No joy. The place looked deserted from the road. The rutted dirt – or mud – driveway was flooded from the storm a couple of weeks ago, and there was no vehicle or any other sign of life. So I called Chase’s mother’s phone number and left a message. If the package is indeed intended for Chase’s brother, he can come and get it. Otherwise I’ll leave it out by the mailbox on Monday and let USPS try again (with reading glasses this time, I hope).
Interesting it happened often enough they had a stamp made up. What the hell’s going on in Elkton?
Decades ago I read the memoirs of a railway mail clerk back in the 30s. He had a lot of keys and was paranoid about losing them so he had his wife sew a button at the bottom of his pants pocket and kept the keys on a long leather lanyard the end of which was threaded through the button.
You’ve all seen films where a passing mail car snatches a town’s mail off of a crane with a big hook. The other half of that is the town’s mail getting kicked off of the train to roll to a stop in a paved area in the vicinity of the crane.
The incident in question, the paved area was just after the crane, so he catches the offered mail and immediately kicks the outgoing sack – and is nearly snatched out of the car. Unbeknownst to him, the keys had come out of his pocket and the lanyard was looped around the middle of the outgoing sack. He managed to save himself by grabbing onto the bar across the doorway but that wasn’t the end of his adventure.

Work instruction A >> List the details the text about mail delivery gives to show that the place looked deserted from the road.
Work instruction B >> In the text about mail delivery, what was the railway mail clerk's key lanyard looped around when he kicked out the outgoing sack?
Work instruction C >> Go on with the text about mail delivery, picking up after its final sentence.

Extracted material >>
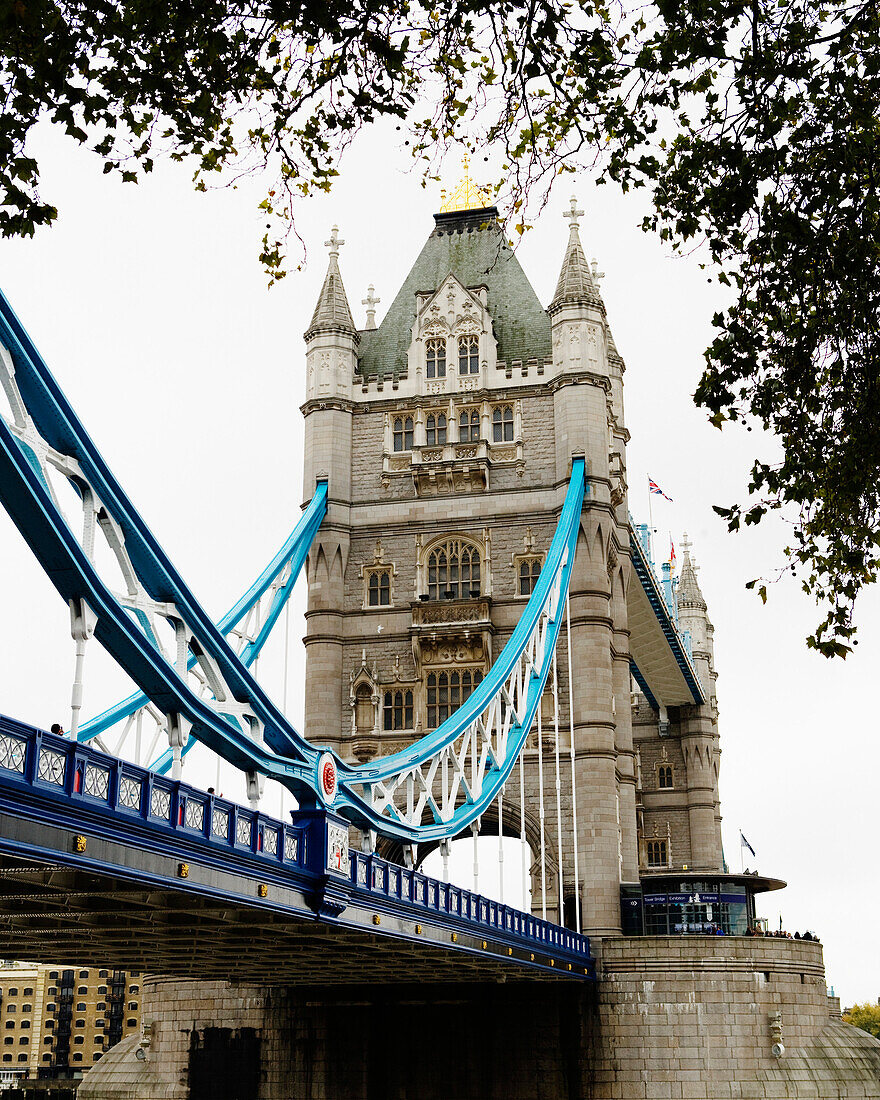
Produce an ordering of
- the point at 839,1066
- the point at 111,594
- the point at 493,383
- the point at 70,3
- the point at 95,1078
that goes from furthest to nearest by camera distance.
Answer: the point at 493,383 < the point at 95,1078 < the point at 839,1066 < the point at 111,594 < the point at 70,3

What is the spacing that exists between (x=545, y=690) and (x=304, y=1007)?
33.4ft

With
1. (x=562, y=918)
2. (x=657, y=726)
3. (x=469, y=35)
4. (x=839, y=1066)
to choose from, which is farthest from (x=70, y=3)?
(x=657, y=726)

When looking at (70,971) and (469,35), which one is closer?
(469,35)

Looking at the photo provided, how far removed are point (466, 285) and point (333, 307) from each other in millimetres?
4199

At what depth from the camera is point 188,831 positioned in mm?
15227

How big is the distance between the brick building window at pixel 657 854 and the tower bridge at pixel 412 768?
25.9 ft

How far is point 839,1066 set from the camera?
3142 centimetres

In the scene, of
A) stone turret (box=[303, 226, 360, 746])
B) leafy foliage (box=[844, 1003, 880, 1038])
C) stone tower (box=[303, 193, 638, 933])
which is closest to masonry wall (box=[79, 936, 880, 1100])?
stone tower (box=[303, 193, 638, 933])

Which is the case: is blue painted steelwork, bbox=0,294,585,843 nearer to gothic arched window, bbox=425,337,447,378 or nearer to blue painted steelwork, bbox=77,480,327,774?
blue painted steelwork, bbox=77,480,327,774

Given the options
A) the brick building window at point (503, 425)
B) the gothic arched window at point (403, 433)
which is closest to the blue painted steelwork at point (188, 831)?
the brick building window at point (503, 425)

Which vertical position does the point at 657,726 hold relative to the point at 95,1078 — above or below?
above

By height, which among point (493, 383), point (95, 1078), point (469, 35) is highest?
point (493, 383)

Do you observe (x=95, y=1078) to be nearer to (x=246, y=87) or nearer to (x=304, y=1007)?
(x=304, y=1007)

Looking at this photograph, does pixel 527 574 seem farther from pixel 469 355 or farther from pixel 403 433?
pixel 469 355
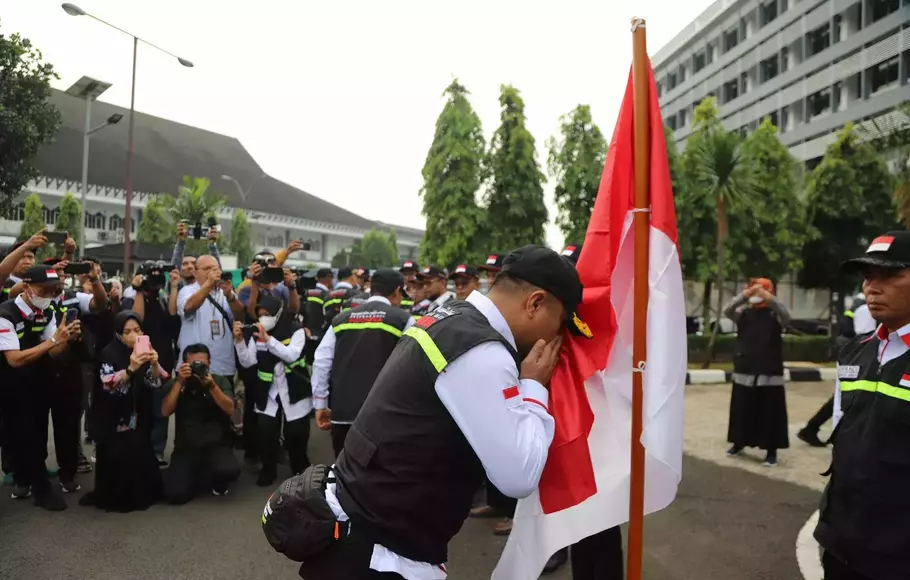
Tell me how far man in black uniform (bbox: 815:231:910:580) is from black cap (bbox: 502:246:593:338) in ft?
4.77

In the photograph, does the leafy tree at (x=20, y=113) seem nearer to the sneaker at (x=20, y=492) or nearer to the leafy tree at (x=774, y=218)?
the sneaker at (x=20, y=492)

Result A >>
- The rutted dirt (or mud) driveway was flooded from a storm a couple of weeks earlier.
- There was no vehicle.
- There was no other sign of life.

Result B >> It was looped around the middle of the outgoing sack.

Result C >>
“I don’t know what kind of thread my wife used, but it was awfully strong,” he commented. Nothing came loose and with each bounce and jounce, the sack was nearly making him lose his death grip on the bar. Of course he was screaming for help but a mail car is awfully rackety, especially with the door open, and none of his brother clerks heard him.
Meantime, about a quarter-mile past the pickup point was a grade crossing where his father worked as a crossing guard. Most nights they would wave at each other as the train passed, but this time the old man sees his son hanging on for dear life. He starts running down the track and comes across a cut up mailbag and mail scattered all over the place. It was the just-caught sack that the clerk had lost track of in his distraction. Needless to say he feared the worst.
Finally the sack wrapped itself around a passing switch stand and with a tremendous yank, his entire pants leg was snatched off. He pulled himself back in and closed the door before anybody looked up from their labors. He must have been quite a sight with one bare leg and doubtless, as pale as milk.
He didn’t specifically say, but I know I’d need a lie-down after something like that.
We’ve lived here 27 years now and still get mail for the previous residents from 3 area businesses. all are of the “time to service your furnace” type.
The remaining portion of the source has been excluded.